## SELECTED TEXT:
⁂
‘We went to court arguing over €30’
State needs to step in with guidance and support on maintenance, says lone parents’ organisation
Children are often used as pawns by parents fighting over maintenance payments. Photograph: iStock
When father-of-two David moved out of the family home, he agreed with his ex-wife to pay half the bills and the shopping for their young children. But he objected to an additional €30 weekly payment, which he believed was solely for her benefit, while she had her own income and he was struggling to pay rent on a second home.
They had also agreed between themselves that he would take the children every weekend. But one day when he turned up to collect them, he says he was quizzed on the €30 and warned that if he wasn’t prepared to pay it, he needn’t bother seeing his children.
Shortly afterwards, “I received a solicitor’s letter which confirmed I could only see the children every second week, not every weekend and it just escalated from there”. As he saw it, he was being “held to ransom”.
I had to go to court for a year to fight to see my children. It was a very tough time and it was a situation that could have been dealt with amicably
He believes his experiences reflect how difficult it is to separate maintenance and access “because the two do go hand in hand and the children are sometimes used as pawns in that situation”. The couple had tried to do mediation, but were on a waiting list for three months, by which time communication had completely broken down. “I had to go to court for a year to fight to see my children. It was a very tough time and it was a situation that could have been dealt with amicably,” he says. “Unfortunately, a lot of resentment came through.”
The maintenance issue was settled first, with what he was paying approved. “We went to court arguing over €30 and [I] came out of court paying the same amount”, so “we went to court for nothing”. He is back seeing his children every weekend, with at least one night’s stay.
“So often when you fight over things like that, it does damage the long-term relationship,” says David. While he pays the maintenance, there are ongoing disputes about the cost of extra-curricular activities on top of that.
⁂
## REQUIREMENTS:
**a)** Decide whether each statement agrees with the article on the maintenance dispute above. Answer yes or no, and quote the words of the article that settle it.
(i) David and his ex-wife agreed between themselves that he would take the children every weekend.
(ii) The couple never attempted mediation.
(iii) After the court case, David paid more maintenance than he had before.
**b)** According to the article on the maintenance dispute, how long were David and his ex-wife on the mediation waiting list?
**c)** From the article on the maintenance dispute, set down the passage starting at "They had also" and ending at "seeing his children.", word for word.

## SUPPLIED RECORDS:
⁂
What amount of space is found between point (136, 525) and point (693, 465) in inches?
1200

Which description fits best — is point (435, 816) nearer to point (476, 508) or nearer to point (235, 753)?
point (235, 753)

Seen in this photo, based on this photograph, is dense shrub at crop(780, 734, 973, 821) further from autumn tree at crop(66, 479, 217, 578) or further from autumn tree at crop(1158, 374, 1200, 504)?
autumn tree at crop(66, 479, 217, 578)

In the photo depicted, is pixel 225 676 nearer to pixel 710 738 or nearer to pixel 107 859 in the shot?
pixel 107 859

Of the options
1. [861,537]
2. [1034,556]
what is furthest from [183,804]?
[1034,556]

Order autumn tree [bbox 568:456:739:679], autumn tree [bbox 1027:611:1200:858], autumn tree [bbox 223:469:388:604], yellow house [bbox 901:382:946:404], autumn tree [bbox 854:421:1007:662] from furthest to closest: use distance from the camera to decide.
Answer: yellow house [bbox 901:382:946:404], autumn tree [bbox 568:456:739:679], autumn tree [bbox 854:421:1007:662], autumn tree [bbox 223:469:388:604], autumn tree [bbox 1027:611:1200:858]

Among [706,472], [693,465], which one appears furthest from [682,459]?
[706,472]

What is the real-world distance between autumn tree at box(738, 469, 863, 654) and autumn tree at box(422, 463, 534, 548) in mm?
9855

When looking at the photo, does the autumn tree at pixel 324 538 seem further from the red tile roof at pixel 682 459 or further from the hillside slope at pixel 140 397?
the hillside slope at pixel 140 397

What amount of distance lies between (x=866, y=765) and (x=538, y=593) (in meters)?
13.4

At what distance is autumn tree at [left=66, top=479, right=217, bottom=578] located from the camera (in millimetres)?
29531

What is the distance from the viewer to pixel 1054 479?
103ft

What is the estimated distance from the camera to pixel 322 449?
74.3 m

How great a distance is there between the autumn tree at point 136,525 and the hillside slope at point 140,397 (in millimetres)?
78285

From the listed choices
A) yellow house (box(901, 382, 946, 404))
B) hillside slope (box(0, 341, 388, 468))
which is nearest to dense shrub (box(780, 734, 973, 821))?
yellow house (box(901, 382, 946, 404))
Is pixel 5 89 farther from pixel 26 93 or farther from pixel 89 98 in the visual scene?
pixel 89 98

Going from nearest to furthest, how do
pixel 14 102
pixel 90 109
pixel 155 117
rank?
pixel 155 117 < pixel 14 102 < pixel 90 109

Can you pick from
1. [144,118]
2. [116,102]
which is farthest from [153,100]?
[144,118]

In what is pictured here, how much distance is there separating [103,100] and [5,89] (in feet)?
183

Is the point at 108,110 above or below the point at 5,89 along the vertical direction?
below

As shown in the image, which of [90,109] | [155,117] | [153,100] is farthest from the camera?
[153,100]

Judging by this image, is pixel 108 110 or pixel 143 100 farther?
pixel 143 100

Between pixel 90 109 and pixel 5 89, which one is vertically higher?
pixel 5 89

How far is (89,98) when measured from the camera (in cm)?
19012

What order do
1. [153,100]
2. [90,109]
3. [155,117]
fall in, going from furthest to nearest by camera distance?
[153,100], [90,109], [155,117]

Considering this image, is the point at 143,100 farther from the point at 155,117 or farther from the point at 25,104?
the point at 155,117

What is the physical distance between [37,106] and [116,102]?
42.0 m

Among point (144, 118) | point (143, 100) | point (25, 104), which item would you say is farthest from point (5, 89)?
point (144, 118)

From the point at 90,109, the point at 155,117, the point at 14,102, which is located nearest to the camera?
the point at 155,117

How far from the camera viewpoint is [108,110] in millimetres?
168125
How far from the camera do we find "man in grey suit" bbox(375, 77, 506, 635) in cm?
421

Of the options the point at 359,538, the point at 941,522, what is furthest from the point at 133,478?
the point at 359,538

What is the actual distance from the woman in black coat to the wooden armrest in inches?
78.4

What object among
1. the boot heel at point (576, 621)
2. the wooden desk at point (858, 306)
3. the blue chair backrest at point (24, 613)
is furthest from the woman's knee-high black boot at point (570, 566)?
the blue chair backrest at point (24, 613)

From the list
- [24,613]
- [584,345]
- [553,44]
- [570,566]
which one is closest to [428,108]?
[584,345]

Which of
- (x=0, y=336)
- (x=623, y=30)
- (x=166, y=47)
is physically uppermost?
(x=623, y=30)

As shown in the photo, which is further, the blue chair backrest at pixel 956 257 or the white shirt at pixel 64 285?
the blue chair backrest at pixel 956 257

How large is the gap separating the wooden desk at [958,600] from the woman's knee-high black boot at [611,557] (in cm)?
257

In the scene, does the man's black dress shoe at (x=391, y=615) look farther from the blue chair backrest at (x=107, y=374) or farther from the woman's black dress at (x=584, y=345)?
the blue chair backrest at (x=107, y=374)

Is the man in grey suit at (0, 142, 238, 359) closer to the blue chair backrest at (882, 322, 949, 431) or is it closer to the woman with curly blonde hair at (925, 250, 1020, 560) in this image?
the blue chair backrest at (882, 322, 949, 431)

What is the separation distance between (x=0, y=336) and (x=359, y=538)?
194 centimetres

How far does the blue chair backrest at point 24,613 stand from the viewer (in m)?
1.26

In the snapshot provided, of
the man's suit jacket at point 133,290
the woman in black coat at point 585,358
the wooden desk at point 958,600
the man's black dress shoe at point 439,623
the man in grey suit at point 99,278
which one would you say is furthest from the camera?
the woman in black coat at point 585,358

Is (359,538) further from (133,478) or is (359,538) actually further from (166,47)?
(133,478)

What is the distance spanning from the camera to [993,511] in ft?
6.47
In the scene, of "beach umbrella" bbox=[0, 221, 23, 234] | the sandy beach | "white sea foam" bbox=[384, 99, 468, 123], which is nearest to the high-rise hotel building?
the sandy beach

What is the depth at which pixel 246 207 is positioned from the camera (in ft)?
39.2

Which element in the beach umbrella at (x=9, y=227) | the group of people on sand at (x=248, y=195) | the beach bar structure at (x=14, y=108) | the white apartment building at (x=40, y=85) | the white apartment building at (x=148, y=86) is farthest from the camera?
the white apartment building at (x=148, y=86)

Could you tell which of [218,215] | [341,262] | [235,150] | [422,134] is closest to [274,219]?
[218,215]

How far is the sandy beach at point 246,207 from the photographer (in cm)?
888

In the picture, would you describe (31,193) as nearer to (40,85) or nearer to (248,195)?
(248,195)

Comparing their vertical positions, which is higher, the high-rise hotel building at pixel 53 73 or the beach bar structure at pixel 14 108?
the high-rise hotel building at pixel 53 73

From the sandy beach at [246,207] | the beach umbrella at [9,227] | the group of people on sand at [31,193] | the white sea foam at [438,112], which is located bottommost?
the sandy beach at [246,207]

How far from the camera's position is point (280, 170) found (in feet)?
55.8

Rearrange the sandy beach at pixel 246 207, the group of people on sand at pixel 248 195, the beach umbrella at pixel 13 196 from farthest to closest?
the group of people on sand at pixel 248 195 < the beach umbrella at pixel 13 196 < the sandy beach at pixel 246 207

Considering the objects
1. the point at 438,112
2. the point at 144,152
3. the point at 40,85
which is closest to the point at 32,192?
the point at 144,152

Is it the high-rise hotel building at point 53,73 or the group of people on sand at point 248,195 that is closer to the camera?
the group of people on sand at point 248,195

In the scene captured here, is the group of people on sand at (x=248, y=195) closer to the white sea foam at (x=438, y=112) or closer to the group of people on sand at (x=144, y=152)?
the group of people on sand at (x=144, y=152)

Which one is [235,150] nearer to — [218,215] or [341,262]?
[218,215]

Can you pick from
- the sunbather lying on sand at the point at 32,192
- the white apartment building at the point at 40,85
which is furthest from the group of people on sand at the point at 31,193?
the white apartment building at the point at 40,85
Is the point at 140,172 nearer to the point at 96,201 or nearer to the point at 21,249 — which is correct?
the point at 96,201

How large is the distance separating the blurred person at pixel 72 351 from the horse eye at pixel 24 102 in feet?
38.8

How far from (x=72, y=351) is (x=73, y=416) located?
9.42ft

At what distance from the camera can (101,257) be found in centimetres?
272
⁂
## RESULTS FOR EACH TASK:
**a)**
(i) Yes: "They had also agreed between themselves that he would take the children every weekend."
(ii) No: "The couple had tried to do mediation, but were on a waiting list for three months"
(iii) No: "[I] came out of court paying the same amount"

**b)** Three months.

**c)**
They had also agreed between themselves that he would take the children every weekend. But one day when he turned up to collect them, he says he was quizzed on the €30 and warned that if he wasn’t prepared to pay it, he needn’t bother seeing his children.